Getting Started#
Welcome to the NoisePy Colab Tutorial!
This tutorial will walk you through the basic steps of using NoisePy to compute ambient noise cross correlation functions.
First, we install the noisepy-seis package
# Uncomment and run this line if the environment doesn't have noisepy already installed:
# ! pip install noisepy-seis
Warning: NoisePy uses obspy as a core Python module to manipulate seismic data. Restart the runtime now for proper installation of obspy on Colab.
Then we import the basic modules
from noisepy.seis import download, cross_correlate, stack_cross_correlations, __version__
from noisepy.seis.io import plotting_modules
from noisepy.seis.io.asdfstore import ASDFRawDataStore, ASDFCCStore, ASDFStackStore
from noisepy.seis.io.datatypes import CCMethod, ConfigParameters, FreqNorm, RmResp, TimeNorm
from datetime import datetime, timezone
from datetimerange import DateTimeRange
import os
import shutil
print(f"Using NoisePy version {__version__}")
path = os.path.join(".", "get_started_data")
os.makedirs(path,exist_ok=True)
raw_data_path = os.path.join(path, "RAW_DATA")
cc_data_path = os.path.join(path, "CCF")
stack_data_path = os.path.join(path, "STACK")
/opt/hostedtoolcache/Python/3.10.20/x64/lib/python3.10/site-packages/noisepy/seis/io/utils.py:13: TqdmExperimentalWarning: Using `tqdm.autonotebook.tqdm` in notebook mode. Use `tqdm.tqdm` instead to force console mode (e.g. in jupyter console)
from tqdm.autonotebook import tqdm
Using NoisePy version 0.1.dev1
Ambient Noise Project Configuration#
We store the metadata information about the ambient noise cross correlation workflow in a ConfigParameters() object. We first initialize it, then we tune the parameters for this cross correlation.

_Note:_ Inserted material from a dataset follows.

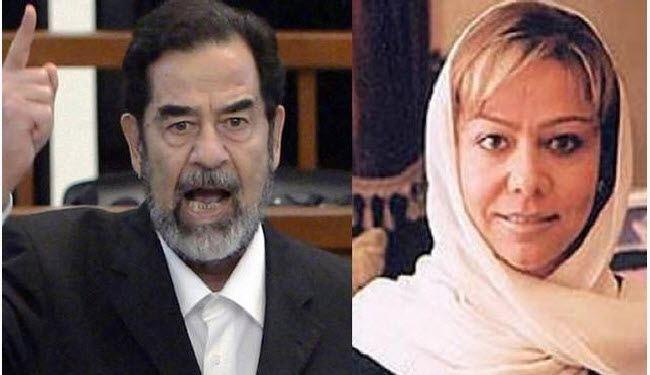 دختر صدام ماجرای دستگیری پدر را افشا کرد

config = ConfigParameters() # default config parameters which can be customized
config.inc_hours = 12
config.sampling_rate = 20 # (int) Sampling rate in Hz of desired processing (it can be different than the data sampling rate)

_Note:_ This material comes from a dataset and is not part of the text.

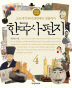 한국사 편지. 4(12살부터 읽는 책과함께 역사편지)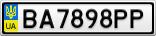 Номерной знак - BA7898PP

config.cc_len = 3600 # (float) basic unit of data length for fft (sec)
# criteria for data selection
config.ncomp = 3 # 1 or 3 component data (needed to decide whether do rotation)
config.acorr_only = False # only perform auto-correlation or not
config.xcorr_only = True # only perform cross-correlation or not
config.inc_hours = 12 # if the data is first
config.lamin = 31 # min latitude
config.lamax = 42 # max latitude
config.lomin = -124 # min longitude
config.lomax = -115 # max longitude
# pre-processing parameters
config.step = 1800.0 # (float) overlapping between each cc_len (sec)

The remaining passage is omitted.